Print the whole listing below exactly as given, pictures excluded.

************

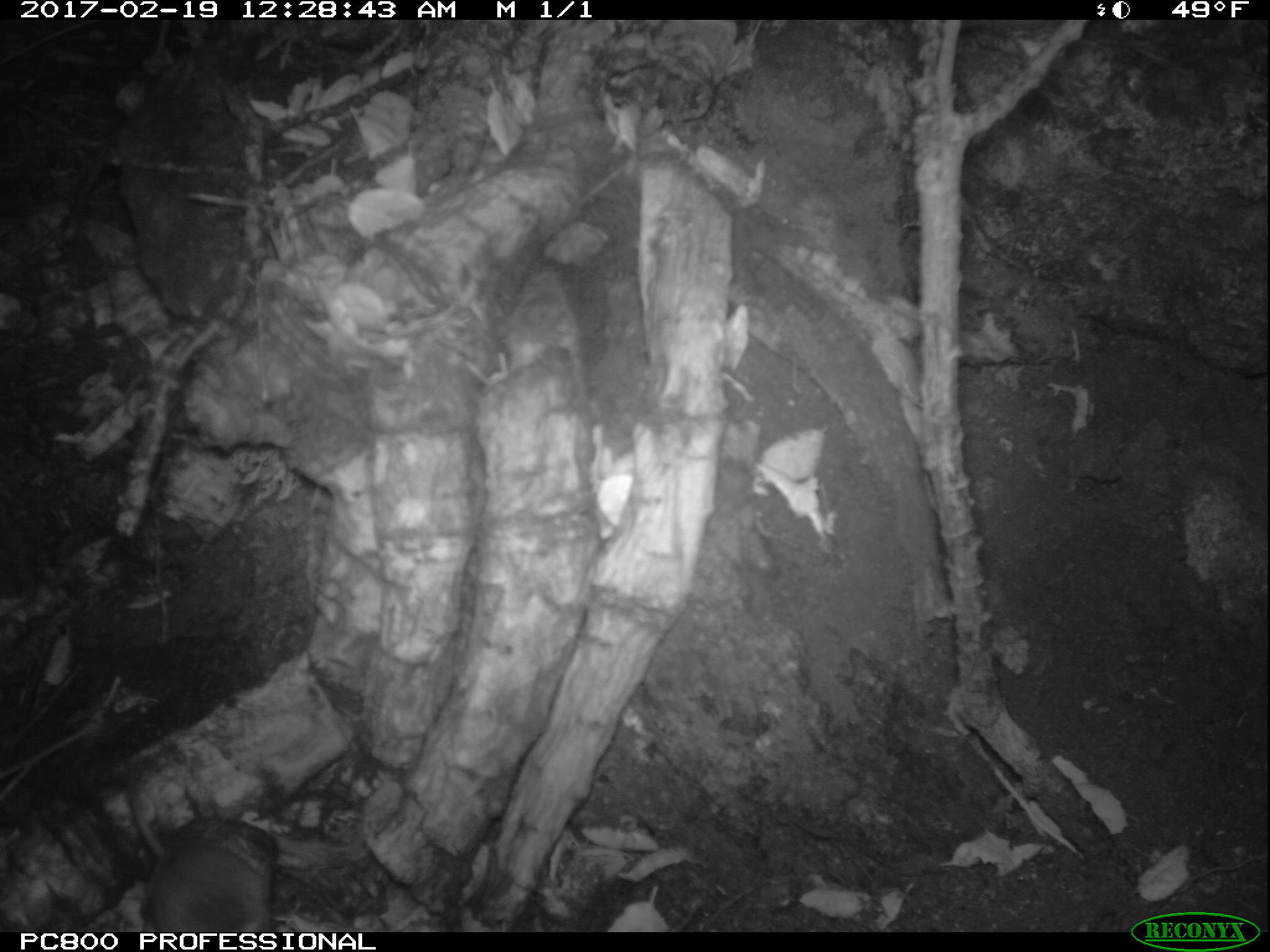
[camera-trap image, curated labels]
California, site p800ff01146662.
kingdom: Animalia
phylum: Chordata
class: Mammalia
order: Rodentia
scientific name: Rodentia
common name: rodent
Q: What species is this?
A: Rodent (Rodentia).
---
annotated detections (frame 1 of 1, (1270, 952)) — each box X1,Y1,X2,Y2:
rodent: 117,765,281,932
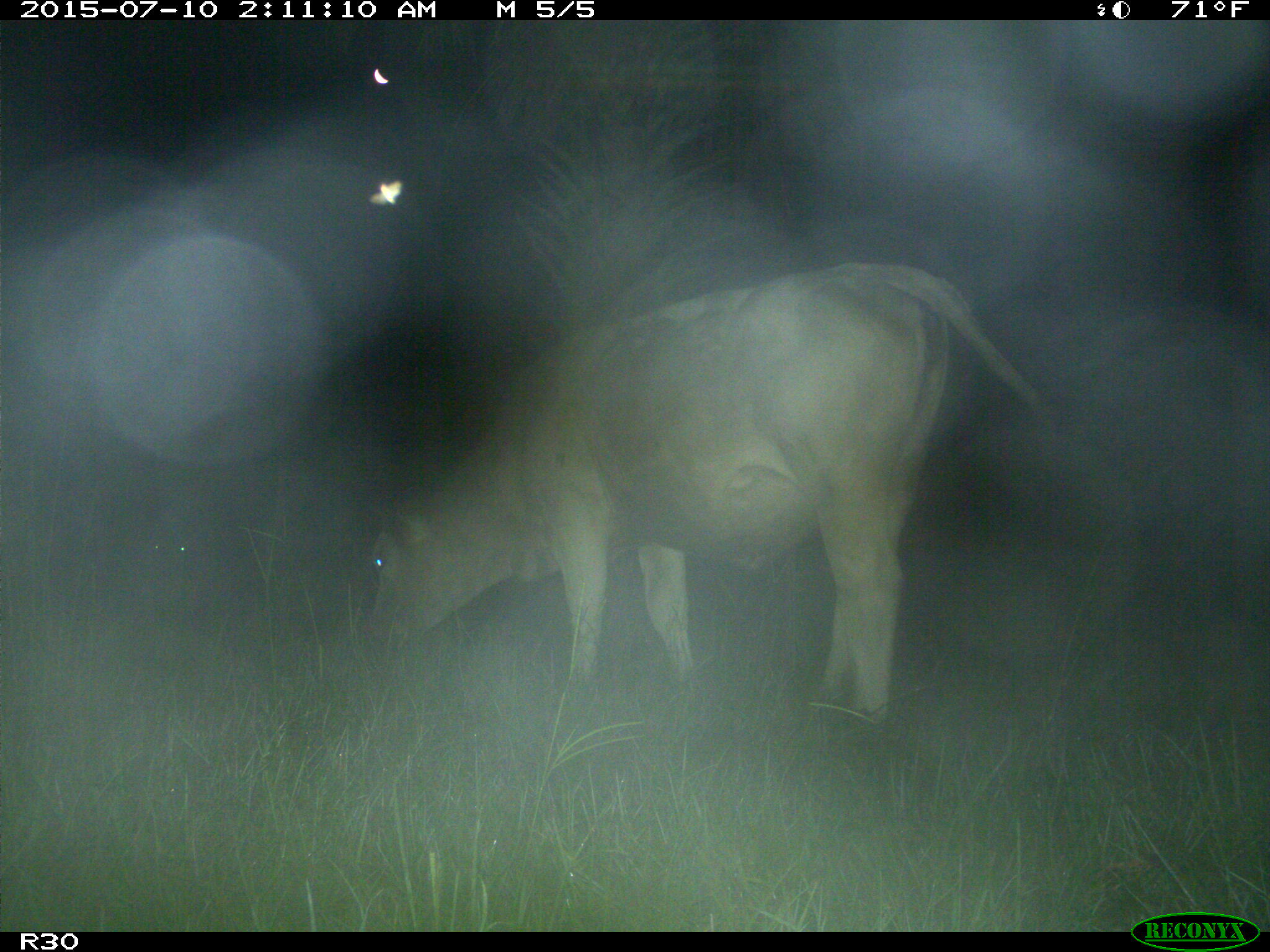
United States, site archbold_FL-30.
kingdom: Animalia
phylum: Chordata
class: Mammalia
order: Artiodactyla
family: Bovidae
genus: Bos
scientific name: Bos taurus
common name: domestic cow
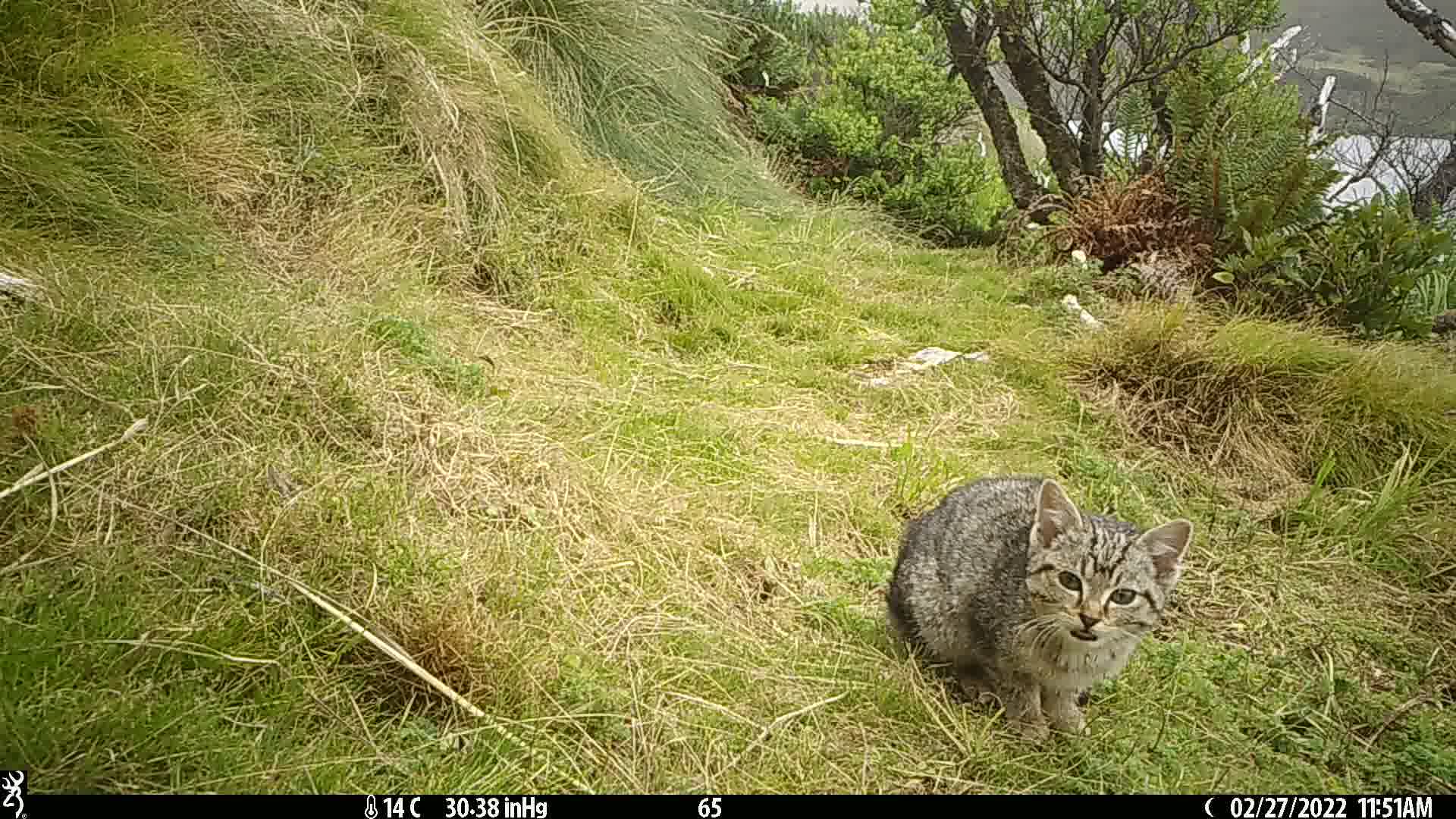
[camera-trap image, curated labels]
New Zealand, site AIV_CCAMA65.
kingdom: Animalia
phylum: Chordata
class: Mammalia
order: Carnivora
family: Felidae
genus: Felis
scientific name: Felis catus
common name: domestic cat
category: cat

************

— Response box —
[camera-trap image, curated labels]
California, site p800ff01146662.
kingdom: Animalia
phylum: Chordata
class: Mammalia
order: Rodentia
scientific name: Rodentia
common name: rodent
Q: What species is this?
A: Rodent (Rodentia).
---
annotated detections (frame 1 of 1, (1270, 952)) — each box X1,Y1,X2,Y2:
rodent: 117,765,281,932
United States, site archbold_FL-30.
kingdom: Animalia
phylum: Chordata
class: Mammalia
order: Artiodactyla
family: Bovidae
genus: Bos
scientific name: Bos taurus
common name: domestic cow
[camera-trap image, curated labels]
New Zealand, site AIV_CCAMA65.
kingdom: Animalia
phylum: Chordata
class: Mammalia
order: Carnivora
family: Felidae
genus: Felis
scientific name: Felis catus
common name: domestic cat
category: cat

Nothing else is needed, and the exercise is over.